Guidelines to prevent injury

  • Know and follow facility policies regarding safe client handling and equipment use.

  • Plan ahead for lifting, transferring, or ambulating clients. Assess the client's ability to assist. Ask for assistance from other staff when needed, especially for heavy or uncooperative clients.

  • Maintain good posture: Keep the spine in a neutral alignment (ears over shoulders, shoulders over hips) and engage core muscles. Exercise regularly to strengthen legs, arms, back, and abdomen, which are key for stable lifting and movement.

  • Use smooth, controlled movements when lifting/moving clients; avoid sudden jerking motions.

  • When standing for long periods, flex hips and knees slightly, and use a foot rest or shift weight periodically to relieve pressure and maintain circulation. When seated for long periods, keep knees slightly higher than hips (e.g., by using a footstool under the feet) to promote correct lumbar curve.

  • Avoid repetitive hand/wrist/shoulder movements; take frequent short breaks (every 15 ext{ –}20 ext{ minutes}) to stretch and change positions.

  • Maintain good posture (head/neck aligned with pelvis) even during static tasks (e.g., documentation at a computer). Avoid neck flexion (looking down for extended periods) and slouched shoulders.

  • Avoid twisting the spine or bending at the waist when hips/knees are not bent; bending at the knees and hips (squatting) minimizes injury risk by engaging leg muscles rather than straining the back.

  • Keep objects (or clients) close to the body’s center of gravity when lifting/moving. This reduces the leverage required and minimizes strain. Bend knees to lift, rather than using the back.

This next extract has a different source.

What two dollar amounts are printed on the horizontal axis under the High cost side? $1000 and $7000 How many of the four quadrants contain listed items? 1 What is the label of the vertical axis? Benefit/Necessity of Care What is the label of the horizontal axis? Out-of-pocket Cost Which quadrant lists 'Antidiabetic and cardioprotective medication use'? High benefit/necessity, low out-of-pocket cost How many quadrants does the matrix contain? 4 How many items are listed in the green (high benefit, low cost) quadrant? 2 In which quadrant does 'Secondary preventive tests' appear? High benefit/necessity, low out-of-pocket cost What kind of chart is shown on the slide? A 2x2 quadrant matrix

  • When lifting from the floor: flex hips/knees/back (squat down), bring object to thigh level, keep it close to body, and stand up by straightening legs, using leg muscles.

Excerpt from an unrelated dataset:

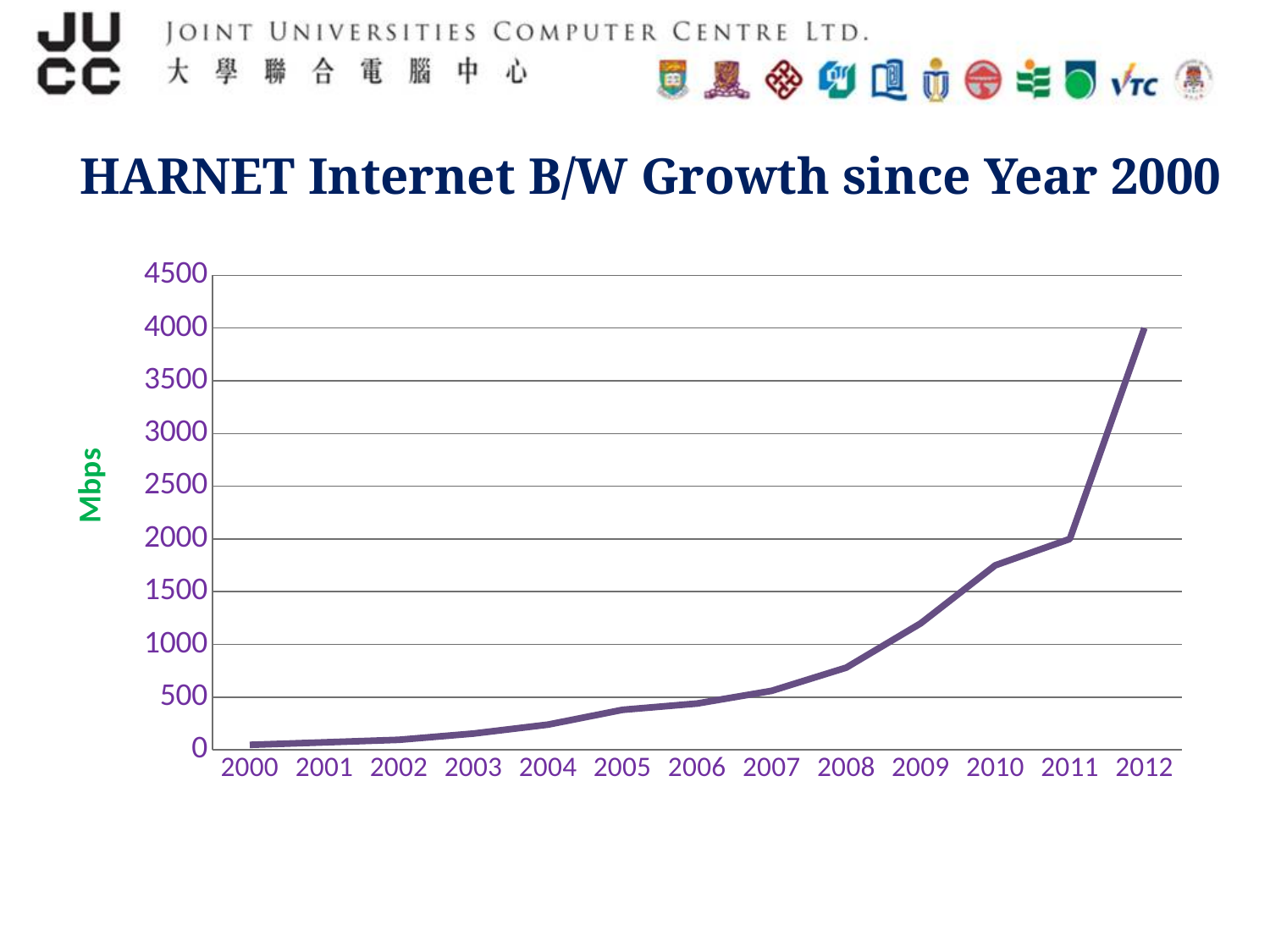
Which year has the highest bandwidth value? 2012 Which year has the larger value, 2008 or 2010? 2010 What is the bandwidth value for 2012 in Mbps? 4000 What kind of chart is shown on the slide? line chart Do the values rise or fall from 2000 to 2012? rise How many years are plotted along the x axis? 13 What is the title of the chart? HARNET Internet B/W Growth since Year 2000 Is the value for 2005 greater or less than 500? less Is the value for 2010 greater or less than 1500? greater Which year has the lowest bandwidth value? 2000 What unit is shown on the y-axis label? Mbps Is the value for 2008 greater or less than 1000? less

  • Face the direction of movement when moving a client (e.g., when pulling or pushing a stretcher) to avoid twisting the spine.

  • Sliding/rolling/pushing (e.g., using a slide board or friction-reducing device) uses significantly less energy and reduces injury risk compared to lifting.

  • Avoid twisting the thoracic spine (upper back) and bending the back while hips/knees are straight, as this places excessive stress on the lumbar spine.

  • Assess client’s ability to assist with repositioning/mobility (e.g., balance, strength, endurance, comprehension of instructions).

  • Determine the need for additional personnel or assistive devices (e.g., transfer belt/gait belt for ambulation assistance, hydraulic lift for full body transfers, sliding board for lateral transfers from bed to stretcher) based on client assessment and task requirements.